TASK BRIEF:
Reproduce every line of the material below word for word, omitting the pictures.

Data items:
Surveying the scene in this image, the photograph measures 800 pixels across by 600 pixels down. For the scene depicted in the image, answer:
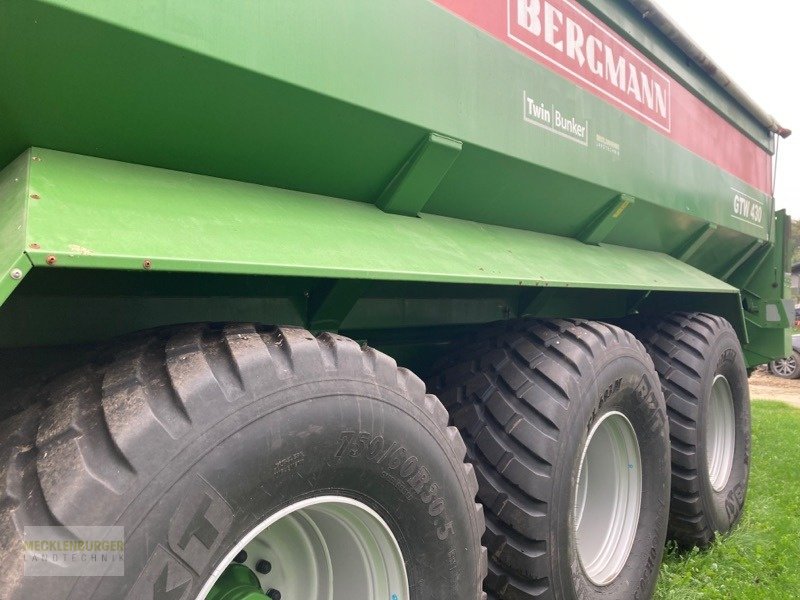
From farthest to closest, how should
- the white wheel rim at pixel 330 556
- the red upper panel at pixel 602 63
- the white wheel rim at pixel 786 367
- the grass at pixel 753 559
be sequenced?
the white wheel rim at pixel 786 367 → the grass at pixel 753 559 → the red upper panel at pixel 602 63 → the white wheel rim at pixel 330 556

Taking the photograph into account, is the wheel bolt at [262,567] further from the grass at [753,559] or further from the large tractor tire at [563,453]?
the grass at [753,559]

RESULT OF THIS EXERCISE:
Surveying the scene in this image, the photograph measures 800 pixels across by 600 pixels down. For the scene depicted in the image, answer:
From farthest to closest, how should
- the white wheel rim at pixel 330 556
- the red upper panel at pixel 602 63
- the white wheel rim at pixel 786 367
- the grass at pixel 753 559
be sequenced?
the white wheel rim at pixel 786 367 → the grass at pixel 753 559 → the red upper panel at pixel 602 63 → the white wheel rim at pixel 330 556

Taking the photograph into account, is the wheel bolt at [262,567] further from the grass at [753,559] or further from the large tractor tire at [563,453]?
the grass at [753,559]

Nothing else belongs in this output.